Rewrite the rows starting at the line containing "Viewing the photograph, would" and ending at the last row, changing "photograph" to "image" and keeping everything else the same. Don't include the pictures.

--- Listed records ---

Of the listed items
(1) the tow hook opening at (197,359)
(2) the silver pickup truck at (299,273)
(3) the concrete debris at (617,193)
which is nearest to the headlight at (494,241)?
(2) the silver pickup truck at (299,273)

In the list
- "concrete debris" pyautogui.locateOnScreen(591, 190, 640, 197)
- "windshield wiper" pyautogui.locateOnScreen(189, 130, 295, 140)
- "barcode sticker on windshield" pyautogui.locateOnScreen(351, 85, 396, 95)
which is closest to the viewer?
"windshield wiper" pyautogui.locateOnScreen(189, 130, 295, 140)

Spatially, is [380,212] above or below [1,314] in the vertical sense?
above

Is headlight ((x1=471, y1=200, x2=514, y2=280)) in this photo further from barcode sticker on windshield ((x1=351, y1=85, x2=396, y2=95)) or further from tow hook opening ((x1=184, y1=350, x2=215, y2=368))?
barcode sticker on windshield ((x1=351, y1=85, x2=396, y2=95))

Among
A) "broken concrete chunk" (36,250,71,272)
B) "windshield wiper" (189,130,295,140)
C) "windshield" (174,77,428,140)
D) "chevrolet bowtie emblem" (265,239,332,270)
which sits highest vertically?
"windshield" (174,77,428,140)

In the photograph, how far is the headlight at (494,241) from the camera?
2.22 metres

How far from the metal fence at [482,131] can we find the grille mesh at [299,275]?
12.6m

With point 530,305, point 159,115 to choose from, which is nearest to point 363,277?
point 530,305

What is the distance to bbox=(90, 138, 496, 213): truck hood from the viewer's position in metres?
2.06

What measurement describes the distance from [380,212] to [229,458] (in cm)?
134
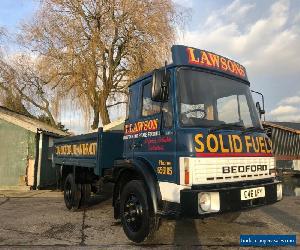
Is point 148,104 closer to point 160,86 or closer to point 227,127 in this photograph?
point 160,86

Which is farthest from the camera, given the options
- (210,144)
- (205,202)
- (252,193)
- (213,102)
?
(213,102)

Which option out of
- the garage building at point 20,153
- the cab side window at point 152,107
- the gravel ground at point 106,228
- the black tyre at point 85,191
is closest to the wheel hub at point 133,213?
the gravel ground at point 106,228

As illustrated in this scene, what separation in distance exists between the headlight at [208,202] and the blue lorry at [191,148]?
1 cm

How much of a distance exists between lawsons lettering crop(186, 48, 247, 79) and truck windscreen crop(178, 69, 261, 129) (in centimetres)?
15

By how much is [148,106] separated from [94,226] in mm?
2822

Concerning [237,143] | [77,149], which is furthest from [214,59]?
[77,149]

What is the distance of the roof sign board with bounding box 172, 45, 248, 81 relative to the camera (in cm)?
582

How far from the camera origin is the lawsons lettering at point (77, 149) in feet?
26.0

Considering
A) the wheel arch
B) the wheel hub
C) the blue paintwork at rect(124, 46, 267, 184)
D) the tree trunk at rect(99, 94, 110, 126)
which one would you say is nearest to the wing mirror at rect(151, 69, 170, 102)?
the blue paintwork at rect(124, 46, 267, 184)

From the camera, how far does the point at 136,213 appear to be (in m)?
6.09

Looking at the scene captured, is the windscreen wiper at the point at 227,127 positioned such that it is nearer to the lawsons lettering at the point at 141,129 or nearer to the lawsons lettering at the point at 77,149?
the lawsons lettering at the point at 141,129

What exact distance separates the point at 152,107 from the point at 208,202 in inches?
72.8

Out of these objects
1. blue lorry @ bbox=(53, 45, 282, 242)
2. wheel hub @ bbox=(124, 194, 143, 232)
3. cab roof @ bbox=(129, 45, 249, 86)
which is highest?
cab roof @ bbox=(129, 45, 249, 86)

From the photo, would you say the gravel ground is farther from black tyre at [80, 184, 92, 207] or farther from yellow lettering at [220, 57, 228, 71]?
yellow lettering at [220, 57, 228, 71]
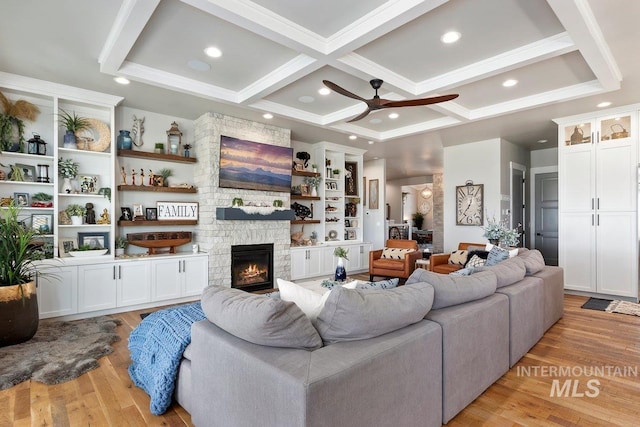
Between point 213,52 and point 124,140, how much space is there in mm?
2184

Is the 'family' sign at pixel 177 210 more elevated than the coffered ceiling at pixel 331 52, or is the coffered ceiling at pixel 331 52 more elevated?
the coffered ceiling at pixel 331 52

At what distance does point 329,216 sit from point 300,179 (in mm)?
1061

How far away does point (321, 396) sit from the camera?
1.27 metres

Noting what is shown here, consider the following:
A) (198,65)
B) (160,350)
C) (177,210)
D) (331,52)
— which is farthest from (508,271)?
(177,210)

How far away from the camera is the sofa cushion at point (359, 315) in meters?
1.63

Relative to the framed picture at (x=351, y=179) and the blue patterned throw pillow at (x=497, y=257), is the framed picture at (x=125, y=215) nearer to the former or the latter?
the framed picture at (x=351, y=179)

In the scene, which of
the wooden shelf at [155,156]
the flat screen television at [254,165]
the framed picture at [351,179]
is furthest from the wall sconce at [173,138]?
the framed picture at [351,179]

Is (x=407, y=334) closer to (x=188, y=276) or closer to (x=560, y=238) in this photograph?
(x=188, y=276)

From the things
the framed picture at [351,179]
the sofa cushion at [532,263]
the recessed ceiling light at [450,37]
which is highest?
the recessed ceiling light at [450,37]

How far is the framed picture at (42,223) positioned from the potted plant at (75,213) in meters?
0.20

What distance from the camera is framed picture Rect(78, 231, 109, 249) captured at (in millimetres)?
4395

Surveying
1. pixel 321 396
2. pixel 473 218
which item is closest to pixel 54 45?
pixel 321 396

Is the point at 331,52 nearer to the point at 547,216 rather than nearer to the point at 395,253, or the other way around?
the point at 395,253

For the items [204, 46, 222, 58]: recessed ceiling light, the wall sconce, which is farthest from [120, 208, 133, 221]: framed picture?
[204, 46, 222, 58]: recessed ceiling light
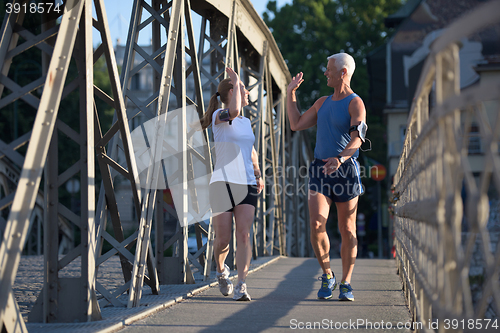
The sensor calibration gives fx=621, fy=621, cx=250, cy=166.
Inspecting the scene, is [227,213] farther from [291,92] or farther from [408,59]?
[408,59]

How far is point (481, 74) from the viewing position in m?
27.8

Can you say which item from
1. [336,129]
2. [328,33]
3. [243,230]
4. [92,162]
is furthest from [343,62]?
[328,33]

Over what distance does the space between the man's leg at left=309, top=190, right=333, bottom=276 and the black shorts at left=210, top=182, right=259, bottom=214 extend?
50 cm

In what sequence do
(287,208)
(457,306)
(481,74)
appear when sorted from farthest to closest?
1. (481,74)
2. (287,208)
3. (457,306)

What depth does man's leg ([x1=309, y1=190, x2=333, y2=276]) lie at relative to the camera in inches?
189

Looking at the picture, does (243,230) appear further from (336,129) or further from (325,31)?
(325,31)

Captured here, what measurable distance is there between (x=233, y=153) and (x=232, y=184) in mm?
245

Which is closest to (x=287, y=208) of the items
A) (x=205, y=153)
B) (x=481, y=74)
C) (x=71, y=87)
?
(x=205, y=153)

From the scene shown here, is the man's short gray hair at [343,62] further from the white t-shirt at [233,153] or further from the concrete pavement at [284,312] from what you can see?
the concrete pavement at [284,312]

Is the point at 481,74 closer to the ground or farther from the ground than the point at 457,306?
farther from the ground

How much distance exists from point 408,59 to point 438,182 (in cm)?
3368

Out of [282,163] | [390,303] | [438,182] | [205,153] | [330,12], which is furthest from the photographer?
[330,12]

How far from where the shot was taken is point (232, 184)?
15.8 feet

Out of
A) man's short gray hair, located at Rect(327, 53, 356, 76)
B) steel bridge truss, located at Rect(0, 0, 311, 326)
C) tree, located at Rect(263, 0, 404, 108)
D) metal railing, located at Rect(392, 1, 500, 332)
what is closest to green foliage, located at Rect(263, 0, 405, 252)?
tree, located at Rect(263, 0, 404, 108)
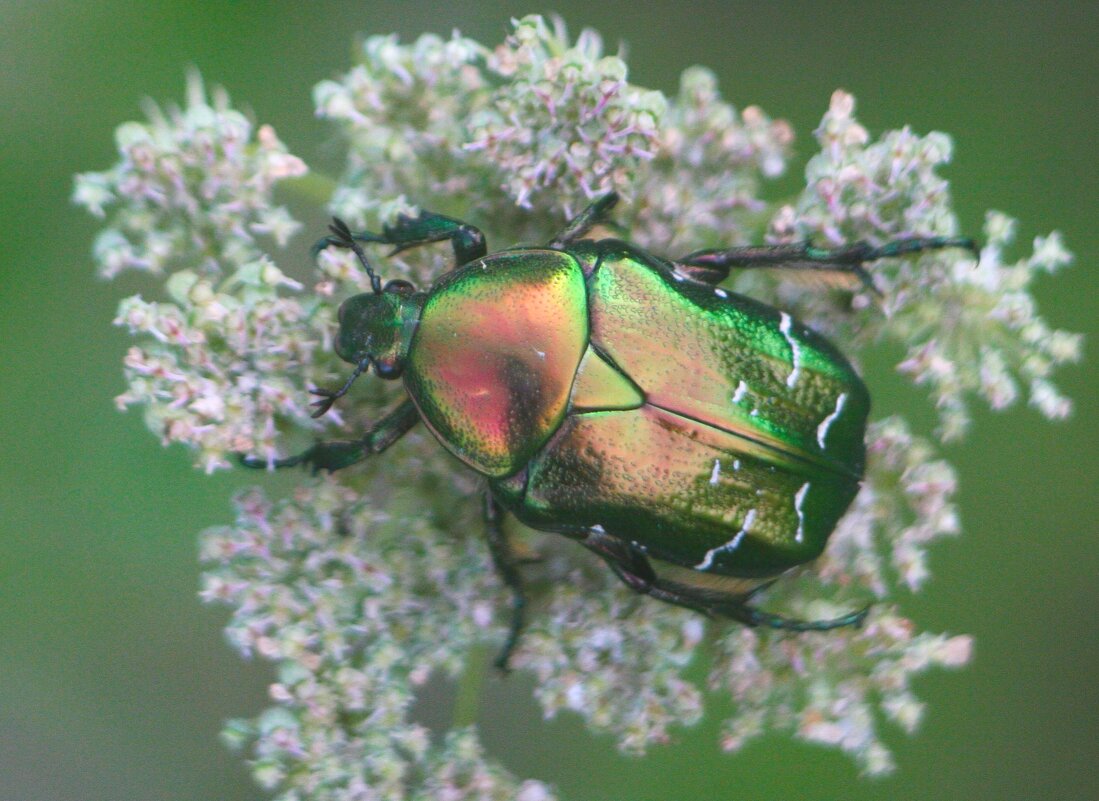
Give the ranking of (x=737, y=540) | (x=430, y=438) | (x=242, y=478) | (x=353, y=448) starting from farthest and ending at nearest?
(x=242, y=478), (x=430, y=438), (x=353, y=448), (x=737, y=540)

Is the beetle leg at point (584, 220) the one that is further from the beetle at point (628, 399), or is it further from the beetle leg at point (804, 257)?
the beetle leg at point (804, 257)

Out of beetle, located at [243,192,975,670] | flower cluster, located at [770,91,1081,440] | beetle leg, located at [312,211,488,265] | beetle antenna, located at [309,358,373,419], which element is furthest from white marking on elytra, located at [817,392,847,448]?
beetle antenna, located at [309,358,373,419]

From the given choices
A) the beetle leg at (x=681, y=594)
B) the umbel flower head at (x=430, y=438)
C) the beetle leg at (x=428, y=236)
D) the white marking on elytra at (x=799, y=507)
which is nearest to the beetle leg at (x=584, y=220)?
the umbel flower head at (x=430, y=438)

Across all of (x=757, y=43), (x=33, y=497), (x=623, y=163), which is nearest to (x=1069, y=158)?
(x=757, y=43)

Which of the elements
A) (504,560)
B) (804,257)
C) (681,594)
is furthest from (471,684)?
(804,257)

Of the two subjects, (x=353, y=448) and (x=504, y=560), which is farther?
(x=504, y=560)

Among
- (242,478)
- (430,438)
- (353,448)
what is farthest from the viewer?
(242,478)

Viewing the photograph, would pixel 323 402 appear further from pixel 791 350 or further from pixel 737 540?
pixel 791 350
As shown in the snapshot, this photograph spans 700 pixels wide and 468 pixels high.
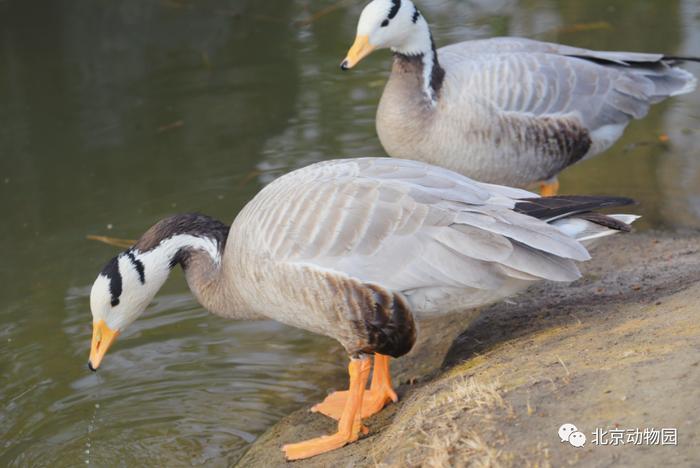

---

> **Written response**:
Viewing the image, would pixel 323 402 appear further from pixel 791 350 or further from pixel 737 540?
pixel 791 350
As shown in the snapshot, this image spans 700 pixels wide and 468 pixels high.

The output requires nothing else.